Best regards (and thanks anyway),
Russell E. Gmirkin

"Now, I’m not convinced by Dr. Gmirkin and Mr. Godfrey that the Pentateuch was necessarily originally written in Ptolemaic Alexandria, but if those 'Books of Moses' didn’t originate there then they certainly were seriously redacted at that time and place."

You magnificent bastard! I read your book!

6 Destro  Mon, Dec 31, 2012 5:19:23pm

re: #1 calochortus

Apparently a reliance on magic is pretty deeply hardwired into us, and for many people religious faith is really a way to try to tap into the power of magic.

Want to get trippy?

7 calochortus  Mon, Dec 31, 2012 5:47:18pm

re: #6 Destro

My, he does natter on, doesn't he?

8 wheat-dogghazi  Mon, Dec 31, 2012 7:16:18pm

By insisting that every single word of the Bible is infallibly true and accurate, Biblical literalists have made the Bible into an idol. In that sense, the Bible to them represents everything that it means to be Christian. So, whenever anyone questions the veracity or provenance of Scripture, the literalists go into attack mode, because the very foundation of their faith is being questioned.

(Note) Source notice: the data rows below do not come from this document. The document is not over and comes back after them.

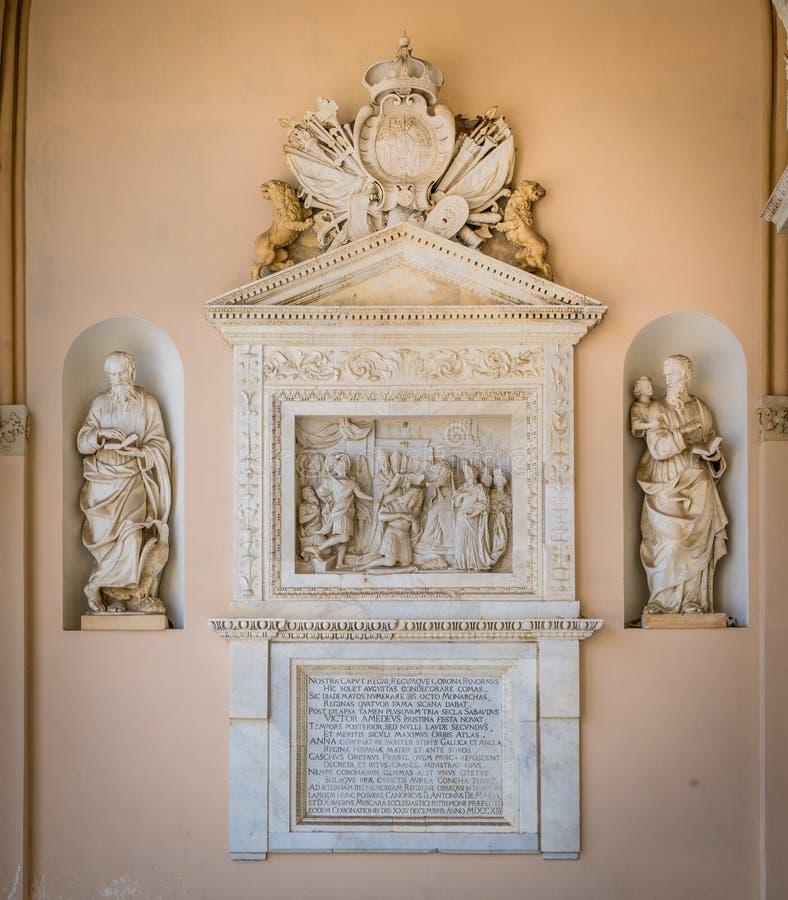 Bassorilievo con l'incoronazione di Vittorio Amedeo II di Savoia nel portico della cattedrale di Palermo La Sicilia, Italia immagine stock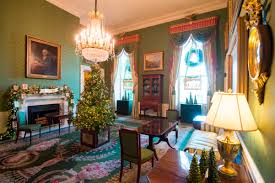 home decorations images the white house reveals its christmas decorations melania trump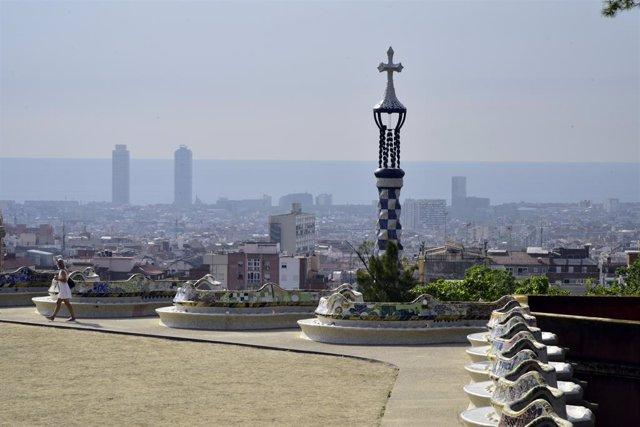 Archivo - Arxivo - Vista del skyline de Barcelona des del Park Güell. Foto d'arxiu.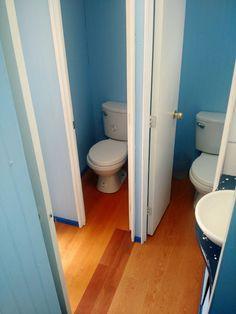 baño de varones. Equipado con dos baños mas un urinario, espejo, piso flotante lava manos y música ambiental.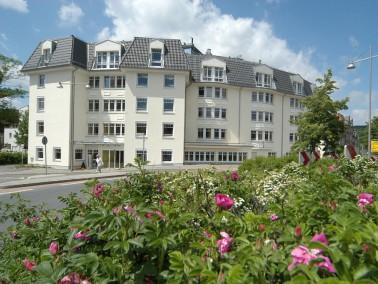 In fürstlicher Umgebung leben die Bewohner des CURANUM Seniorenpflegezentrum An der Schlossbr&u...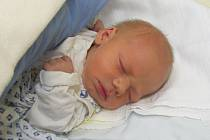 Jmenuji se MIKULÁŠ NÁKONEČNÝ, narodil jsem se 18. ledna, při narození jsem vážil 3105 gramů a měřil 46 centimetrů. Bydlíme v Šumperku.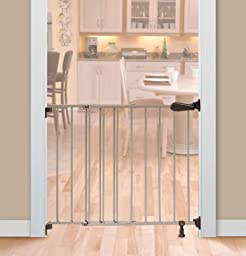 Summer Infant Top of Stairs Simple to Secure Metal Gate, Bronze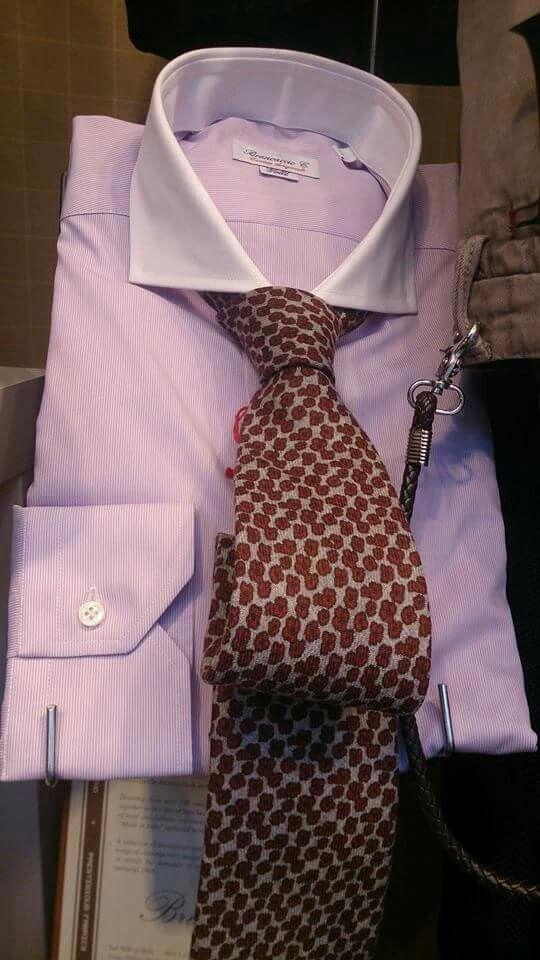 Camisa de color malva de cuello blanco y corbata de lana fondo gris y florecitas amarronadas de Petronius Milano. Disponible en nuestra tienda.  Estilo Carmelo Abadias.  #shirt #tie #camisa #corbata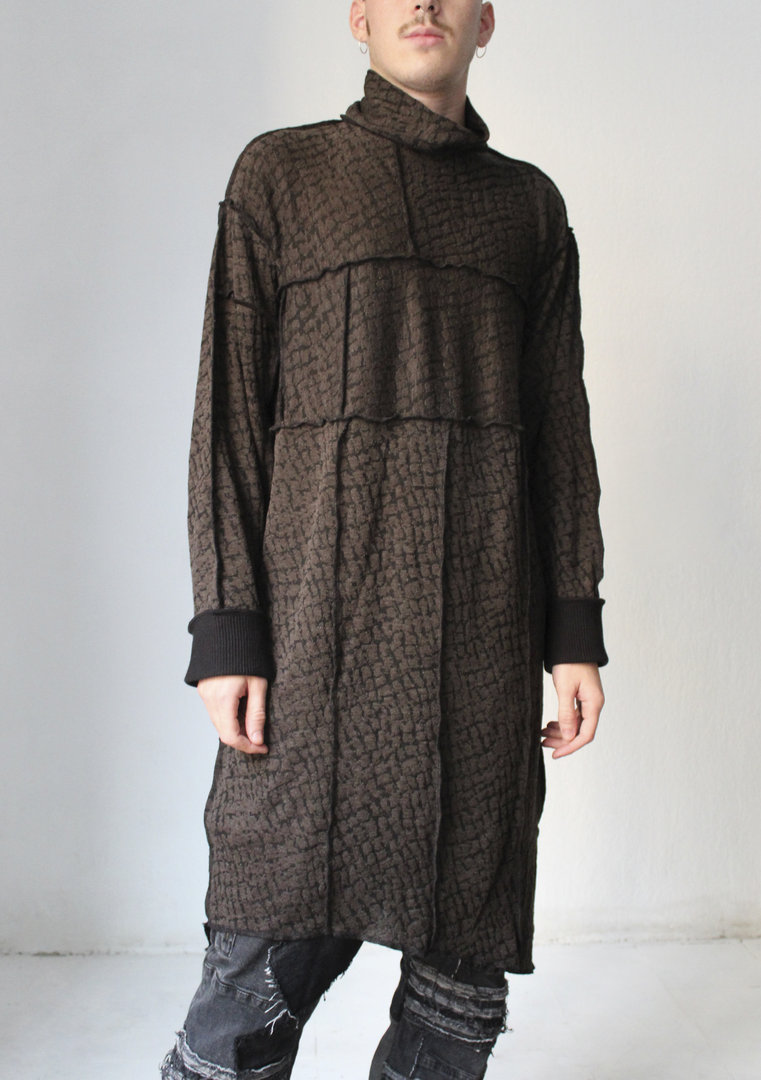 VISORI STUDIO SUPER LARGE TURTLENECK SWEATER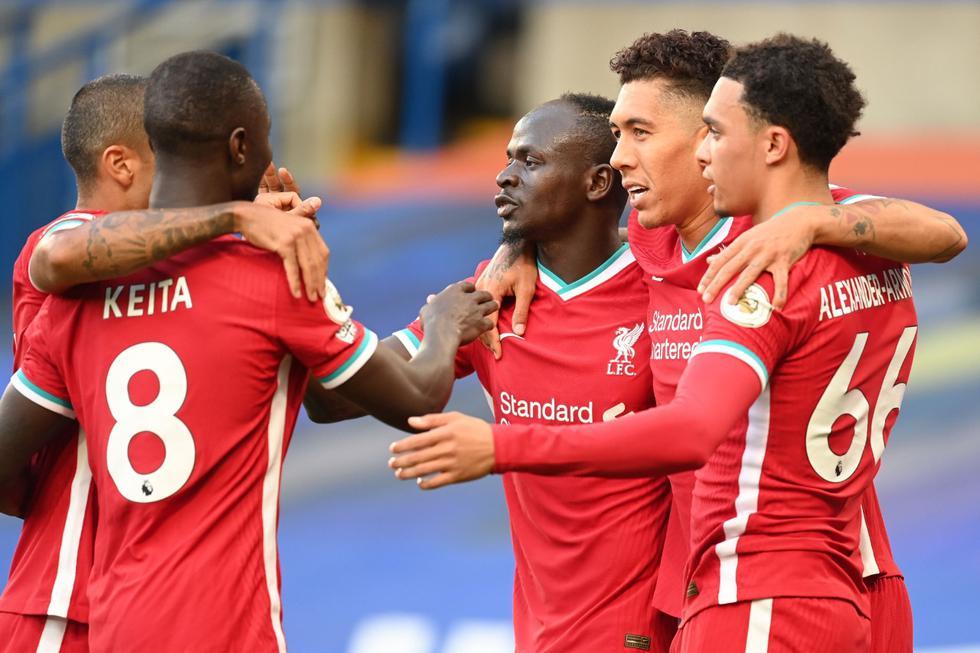 Sadio Mané convirtió un doblete frente al Chelsea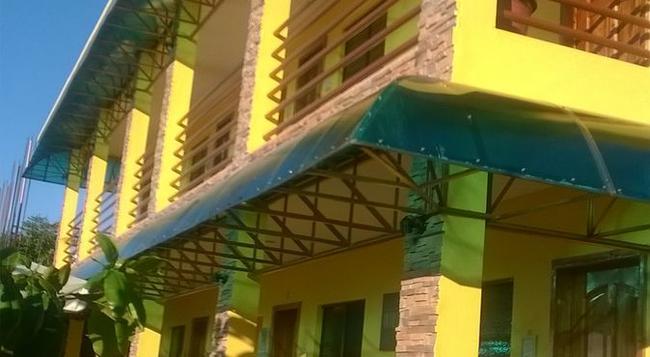 Moalboal Tropics - Moalboal - Building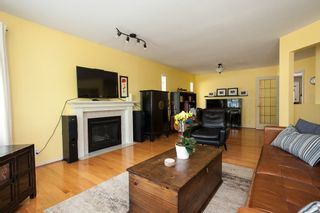 Photo 4: 7982 161A Street in Surrey: Fleetwood Tynehead House for sale : MLS®# R2172803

So, I wonder, if Moses came down from Sinai to find his People worshiping a book, would he have smashed the book with the tablets?

9 Destro  Mon, Dec 31, 2012 8:21:00pm

re: #7 calochortus

My, he does natter on, doesn't he?

You should have toked up or did some shrooms before watching.....

10 Destro  Mon, Dec 31, 2012 8:23:16pm

re: #8 wheat-dogghazi

By insisting that every single word of the Bible is infallibly true and accurate, Biblical literalists have made the Bible into an idol. In that sense, the Bible to them represents everything that it means to be Christian. So, whenever anyone questions the veracity or provenance of Scripture, the literalists go into attack mode, because the very foundation of their faith is being questioned.

So, I wonder, if Moses came down from Sinai to find his People worshiping a book, would he have smashed the book with the tablets?

There was no Moses and there was no Exodus just like there was no Jason and his Argonauts. But there was a myth and there is truth in mythology and what they represent.

11 Russell Gmirkin  Mon, Dec 31, 2012 10:55:03pm

re: #5 Destro

Also for the record, it is not strictly necessary to address me as "magnificent." I also answer to "You bastard!", although that usually comes from my critics, not my fans.

Best,
Russell Gm.

"You magnificent bastard! I read your book!"

12 Destro  Fri, Jan 4, 2013 11:56:06am

re: #11 Russell Gmirkin

Also for the record, it is not strictly necessary to address me as "magnificent." I also answer to "You bastard!", although that usually comes from my critics, not my fans.

Best,
Russell Gm.

"You magnificent bastard! I read your book!"

Dear magnificent, no seriously. I long ago self concluded that the Pentateuch was pretty much a Hellenistic era invention but I did not have the scholarly ability to delve into it since I moved on from school to a well paying job. Then I came across your book on Amazon and read it. While I had a hunch I had nothing to back it up and your book did that in spades.

People like you are why I left academia behind - because I knew I could not perform at that level of scholarship.